Department of Clinical Therapeutics, National and Kapodistrian University of Athens, School of Medicine, Athens, Greece.
Am J Hematol. 2015 Apr;90(4):E60-5. doi: 10.1002/ajh.23936. Epub 2015 Mar 9.
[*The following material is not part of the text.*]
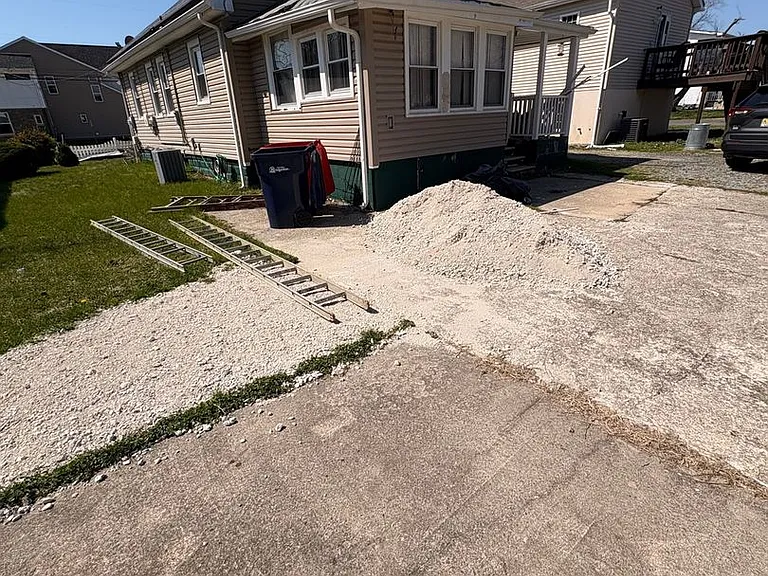 283 Spruce St — Photo 3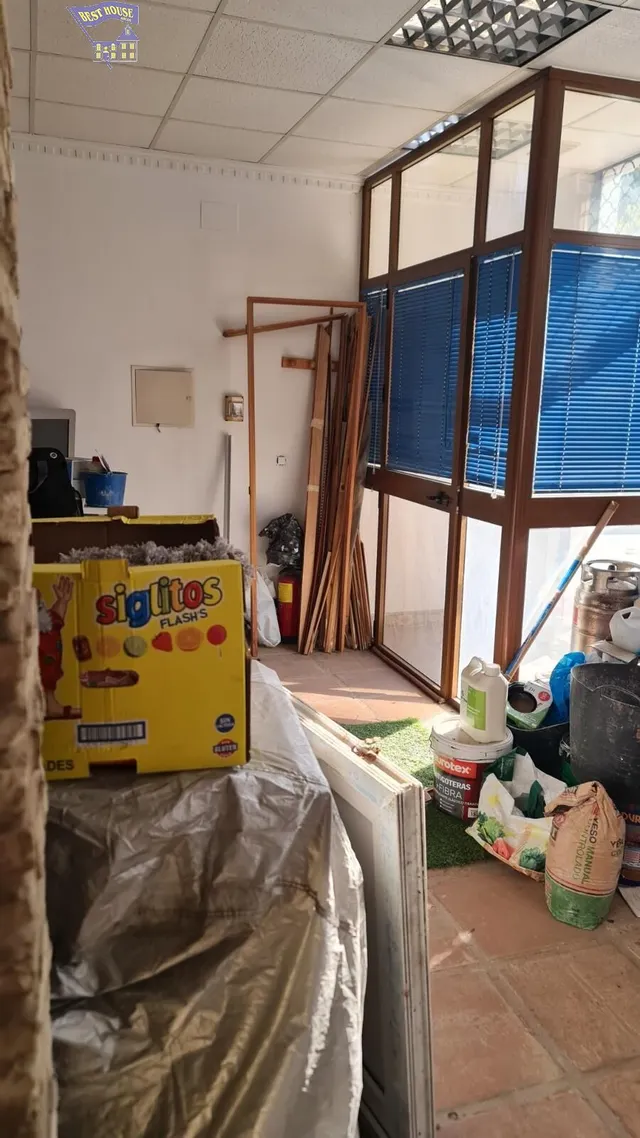 SE VENDE LOCAL DIÁFANO EN ZONA CUESTA DE LA RUJANA — 4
Bortezomib and lenalidomide are increasingly used in patients with AL amyloidosis, but long term data on their use as primary therapy in AL amyloidosis are lacking while early mortality remains significant. Thus, we analyzed the long term outcomes of 85 consecutive unselected patients, which received primary therapy with bortezomib or lenalidomide and we prospectively evaluated a risk adapted strategy based on bortezomib/dexamethasone to reduce early mortality. Twenty-six patients received full-dose bortezomib/dexamethasone, 36 patients lenalidomide with oral cyclophosphamide and low-dose dexamethasone and 23 patients received bortezomib/dexamethasone at a dose and schedule adjusted to the risk of early death. On intent to treat, 67% of patients achieved a hematologic response (24% hemCRs) and 34% an organ response; both were more frequent with bortezomib. An early death occurred in 20%: in 36% of those treated with full-dose bortezomib/dexamethasone, in 22% of lenalidomide-treated patients but only in 4.5% of patients treated with risk-adapted bortezomib/dexamethasone. Activity of full vs. adjusted dose bortezomib/dexamethasone was similar; twice weekly vs. weekly administration of bortezomib also had similar activity. After a median follow up of 57 months, median survival is 47 months and is similar for patients treated with bortezomib vs. lenalidomide-based regimens. However, risk adjusted-bortezomib/dexamethasone was associated with improved 1-year survival vs. full-dose bortezomib/dexamethasone or lenalidomide-based therapy (81% vs. 56% vs. 53%, respectively). In conclusion, risk-adapted bortezomib/dexamethasone may reduce early mortality and preserve activity while long term follow up indicates that remissions obtained with lenalidomide or bortezomib may be durable, even without consolidation with alkylators.
硼替佐米和来那度胺在淀粉样变性患者中越来越多地使用,但缺乏关于它们作为淀粉样变性主要治疗的长期数据,而早期死亡率仍然很高。因此,我们分析了 85 例连续未选择的患者的长期结果,这些患者接受了硼替佐米或来那度胺的主要治疗,我们前瞻性地评估了基于硼替佐米/地塞米松的风险适应策略,以降低早期死亡率。26 例患者接受了全剂量硼替佐米/地塞米松治疗,36 例患者接受了来那度胺联合口服环磷酰胺和低剂量地塞米松治疗,23 例患者接受了剂量和方案调整至早期死亡风险的硼替佐米/地塞米松治疗。意向治疗中,67%的患者达到血液学缓解(24%的患者达到完全缓解),34%的患者达到器官缓解;硼替佐米治疗的缓解率更高。20%的患者发生早期死亡:全剂量硼替佐米/地塞米松治疗的患者中,36%发生早期死亡,来那度胺治疗的患者中,22%发生早期死亡,但仅在接受风险调整硼替佐米/地塞米松治疗的患者中,4.5%发生早期死亡。全剂量与调整剂量硼替佐米/地塞米松的疗效相似;硼替佐米每周两次给药与每周一次给药的疗效也相似。在中位随访 57 个月后,中位生存期为 47 个月,接受硼替佐米治疗的患者与接受来那度胺为基础的治疗方案的患者相似。然而,与全剂量硼替佐米/地塞米松或来那度胺为基础的治疗相比,风险调整硼替佐米/地塞米松治疗可提高 1 年生存率(81% vs. 56% vs. 53%)。总之,风险调整硼替佐米/地塞米松治疗可能降低早期死亡率并保持疗效,而长期随访表明,接受来那度胺或硼替佐米治疗的缓解可能是持久的,即使不进行烷化剂巩固治疗。